Prompt:
Transcribe everything from "3. One suggestion" down to "ESX 4.0 patches." in the snapshot removal thread.

Snapshot removal issues of a large VM

VMware specific discussions

Re: Snapshot removal issues of a large VM

Veeam Logoby joergr » Wed Nov 10, 2010 9:11 pm

I bet this problem is related to esx 4.0 or storage.

It would be extremely interesting if you could test this with esxi4.1 and provide us with the results. Further more it would be even more interesting if you could provide us with disk i/o data during snapshot commit (especially read and write latency, iops, and disk read and write rate). You can get all these from within vsphere client or veeam monitor.

Best regards,
Joerg
joergr
Expert
 
Posts: 377
Liked: 39 times
Joined: Tue Jun 08, 2010 2:01 pm
Full Name: Joerg Riether

Re: Snapshot removal issues of a large VM

Veeam Logoby tsightler » Wed Nov 10, 2010 10:26 pm

A couple of things to look at:

1. Several users have reported that having previous other, non-Veeam snapshots can cause the VM to hang

2. Like Joergr, I would agree that the problem is likely storage related. The snapshot removal process significantly lowers the total IOPS that can be delivered by the VM because of additional locks on the VMFS storage due to the increase in metadata updates, as well as the added IOP load of the snapshot removal process itself. In most environments, if you're already over 30-40% IOP load for your target storage, which isn't uncommon with a busy SQL/Exchange server, then the snapshot removal process will easily push that into the 80%+ mark, and, likely much higher. Most storage arrays will see a significant latency penalty once IOP's get into the 80%+ mark which will of course be detrimental to application performance.

As an example, my older Equallogic storage arrays typically provide 3.5ms read latency when running at a 40% IOP load, but at 90% IOP load, which can happen during snapshot removal, read latency spikes to 7.5-10ms. That effectively means that IOPs required for Exchange are 2-3x slower but this doesn't tell the entire picture for how much Exchange might slow down. If Exchange cannot get the IOPs that are required to satisfy a user request before the next user request is made, the queue will grow as MAPI request are served slower than they come in. This is just like an Interstate that is unable to service the traffic that is flowing into it. If you're planning to use a repliation solution that is dependent on VMware snapshots you have to know that your storage can serve not just the IOPS for normal operations, but can maintain that performance during snapshot operations.

We've had some success by increasing the shares for storage on our IOP heavy VM's but I don't think this is some great solution.

3. One suggestion would be to upgrade to ESX 4.1. We've seen huge improvement in the snapshot consolidation process with ESX 4.1 on our Equallogic SAN clusters, and I highly suggest it. If this isn't possible, at least apply all of the latest ESX 4.0 patches.

Data extract:

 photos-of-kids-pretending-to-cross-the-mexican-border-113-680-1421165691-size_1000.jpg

==

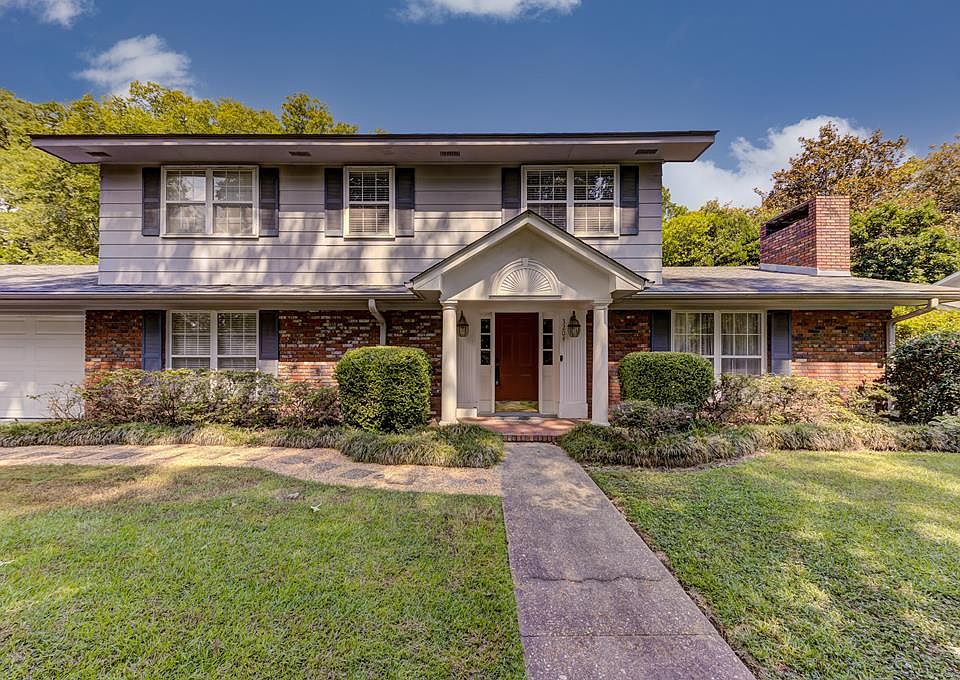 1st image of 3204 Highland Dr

--

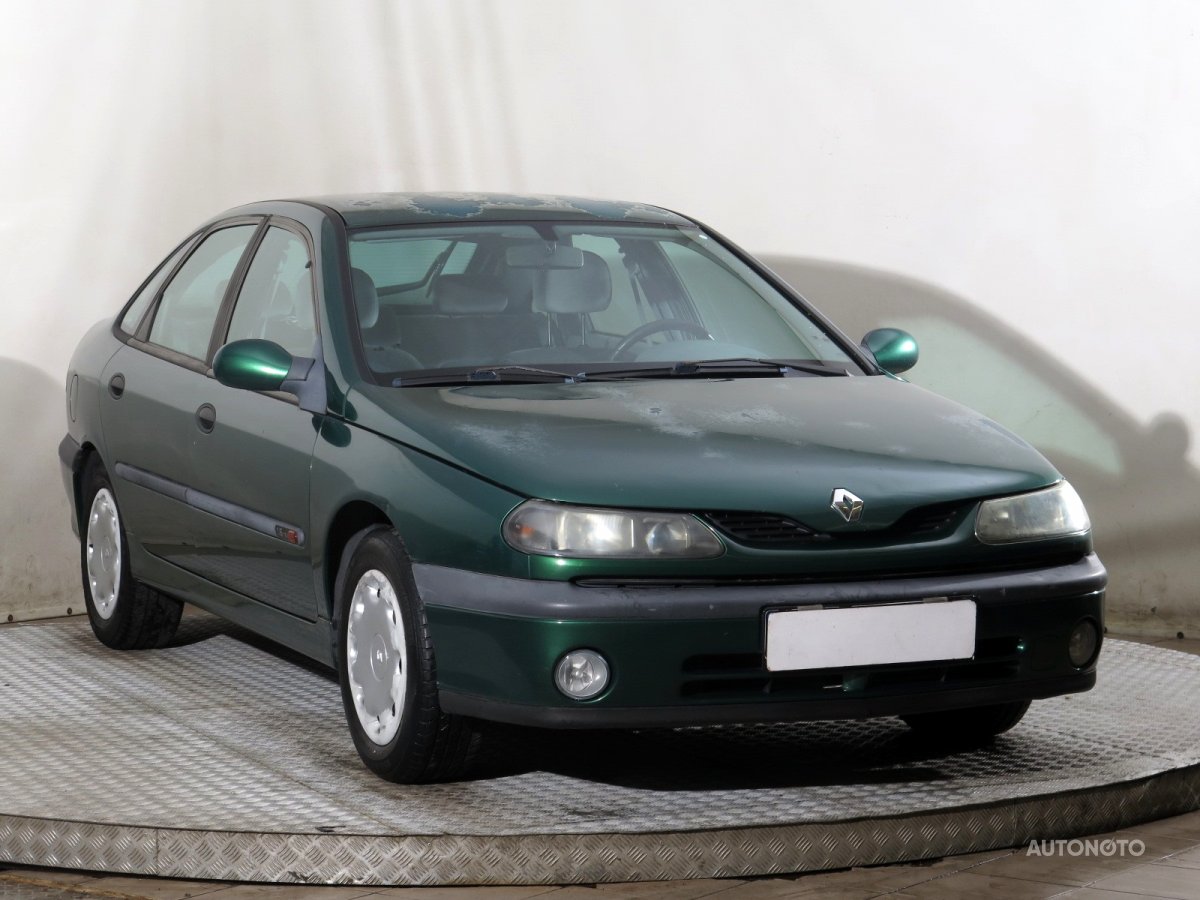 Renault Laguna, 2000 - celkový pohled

Written solution:
3. One suggestion would be to upgrade to ESX 4.1. We've seen huge improvement in the snapshot consolidation process with ESX 4.1 on our Equallogic SAN clusters, and I highly suggest it. If this isn't possible, at least apply all of the latest ESX 4.0 patches.